Neil and Ruth from Nerus (berthed behind K2, so also neighbours), returned from a week's trip to Banbury and gave us such a glowing report that we will be setting off ourselves on Thursday, heading for the same destination - maybe even as far as Oxford. Neil and Ruth certainly had the fine weather going for them, here's hoping that we get a good run ourselves.

Looks like bellringing will probably have to go by the board next Sunday, but we had a good session last Sunday, ringing for nearly the full half hour non stop. Only rounds and call changes, mind you, but we have to keep up good striking for the Sunday service.

Unfortunately, this entry has been delayed by the fact that the whole wireless Internet system that I use went on the blink yesterday and my hands were tied - must have spent hours on the phone to Vodafone trying to sort it, but suspect my own hand in it's downfall by leaving the dongle out in yesterdays wind and rain. Thought I'd sealed all the places where moisture can get in, but I'm not sure. Anyway, it seems to be working today, but I will take it down to the shop in Rugby to have it checked out this afternoon.

The sun is out again (sort of) and yellow seems to be the predominant flowering colour again at the marina, even though the daffodils have gone.

Sunday, 26 April 2009

St George's Day and things

Thursday was St George's Day, although one of our friends was completely unaware of this, asking why all the flags and people wearing St George Cross hats in Coventry. What annoys me is that this is our country, our Patron Saint and that half of the idiots who live here would rather celebrate St Patrick's day or something equally fatuous and foreign. What on earth have we got to thank the Irish for?

Anyway, enough of that, the eve of the 23rd, was bell ringing practice at St John the Baptist in Brinklow (an every Wednesday event), and It was pleasing to see that two of the ringers went aloft to hoist the flag over the church tower.

Speaking of bellringing and St John's, I must say that it is a pleasure to ring the bells here, and I should also mention that we are in the process of raising funds for the installation of two new bells in the tower. At the moment we have a ring of six, which though adequate and lovely to ring, would be greatly enhanced with two more, making a ring of eight and giving the ringing team greater opportunity to enhance the number of methods that we can ring.
Audrone and I are still learning to ring (different stages of course) and I should mention that Tom, who is pictured here teaching Audrone is running a marathon which (hopefully his legs) will take him all the way to London. The wonderful thing about Tom's run is that he is donating all the money that people have subscribed toward the bell fund and that is indeed a magnificent gesture. I find that winding the tower clock pretty heavy going, never mind running a marathon.

I should add that the village of Brinklow is rather fond of the church bells and residents and churchgoers certainly give us feedback if a) we ring badly and b) if we don't ring at all on those special occasions like Christmas, New Year and Easter. So if there are any likely bellringer boaters reading this, please come and have a ring at St John's in Brinklow. You would be most welcome.

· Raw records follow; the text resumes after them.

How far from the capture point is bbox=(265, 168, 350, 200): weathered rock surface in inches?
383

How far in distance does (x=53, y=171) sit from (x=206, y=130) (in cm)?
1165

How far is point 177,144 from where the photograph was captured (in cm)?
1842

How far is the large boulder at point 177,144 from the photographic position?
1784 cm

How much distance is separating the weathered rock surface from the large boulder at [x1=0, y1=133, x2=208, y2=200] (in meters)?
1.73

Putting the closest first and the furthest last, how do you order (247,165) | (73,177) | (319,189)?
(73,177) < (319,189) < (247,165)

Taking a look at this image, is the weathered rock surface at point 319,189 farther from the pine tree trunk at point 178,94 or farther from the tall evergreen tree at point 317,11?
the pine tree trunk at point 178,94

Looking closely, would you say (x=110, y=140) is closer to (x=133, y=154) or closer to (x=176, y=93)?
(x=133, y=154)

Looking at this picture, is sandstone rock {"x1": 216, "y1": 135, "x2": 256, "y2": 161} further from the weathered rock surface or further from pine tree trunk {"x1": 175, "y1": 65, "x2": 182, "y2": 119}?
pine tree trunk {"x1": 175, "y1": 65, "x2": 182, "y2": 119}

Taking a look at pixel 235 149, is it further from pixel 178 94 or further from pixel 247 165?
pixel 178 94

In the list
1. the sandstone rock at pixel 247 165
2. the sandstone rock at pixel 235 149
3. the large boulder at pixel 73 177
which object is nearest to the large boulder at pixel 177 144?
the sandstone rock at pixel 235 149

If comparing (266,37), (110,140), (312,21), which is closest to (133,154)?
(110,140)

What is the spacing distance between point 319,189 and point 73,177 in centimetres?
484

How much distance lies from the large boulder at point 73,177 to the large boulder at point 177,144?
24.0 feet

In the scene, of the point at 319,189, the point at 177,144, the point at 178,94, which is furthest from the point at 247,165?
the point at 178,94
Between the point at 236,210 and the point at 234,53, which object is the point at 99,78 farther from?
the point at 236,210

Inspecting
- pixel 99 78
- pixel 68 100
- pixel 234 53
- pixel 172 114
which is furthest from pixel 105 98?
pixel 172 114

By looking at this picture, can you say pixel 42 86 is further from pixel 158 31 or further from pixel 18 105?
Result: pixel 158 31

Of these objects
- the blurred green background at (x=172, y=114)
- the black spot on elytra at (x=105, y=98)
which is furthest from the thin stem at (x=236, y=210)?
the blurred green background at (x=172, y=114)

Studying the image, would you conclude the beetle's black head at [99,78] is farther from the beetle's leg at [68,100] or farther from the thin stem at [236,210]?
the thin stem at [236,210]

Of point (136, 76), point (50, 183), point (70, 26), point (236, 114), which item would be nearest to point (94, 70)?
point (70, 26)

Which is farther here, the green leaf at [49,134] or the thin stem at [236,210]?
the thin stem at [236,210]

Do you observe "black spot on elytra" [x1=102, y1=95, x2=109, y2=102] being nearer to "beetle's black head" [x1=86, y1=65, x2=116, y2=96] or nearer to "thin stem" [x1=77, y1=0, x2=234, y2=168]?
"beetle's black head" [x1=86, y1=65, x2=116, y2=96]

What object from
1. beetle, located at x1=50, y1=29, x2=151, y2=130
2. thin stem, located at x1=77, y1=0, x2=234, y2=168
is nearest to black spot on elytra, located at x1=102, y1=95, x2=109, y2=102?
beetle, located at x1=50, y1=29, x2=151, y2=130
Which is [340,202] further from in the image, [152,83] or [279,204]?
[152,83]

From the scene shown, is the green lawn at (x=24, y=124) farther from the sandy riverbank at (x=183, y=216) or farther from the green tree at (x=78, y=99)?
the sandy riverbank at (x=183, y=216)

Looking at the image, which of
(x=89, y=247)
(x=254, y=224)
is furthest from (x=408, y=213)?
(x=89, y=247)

Now here's a funny thing; the fish are back. Audrone got some great pictures of them. Someone said that they could be fed by hand if you are patient with them and continue to encourage them, but I must admit that looking at this lot, I wonder if one's hand would be safe near those jaws - don't suppose they have any teeth though. Here are some more images of the monsters from the deep:

In for the kill. . . .

They like the dog food - will they eat the dog?
A quick turn as the prey moves astern

Bloody hell I'm hungry, I could eat a horse!!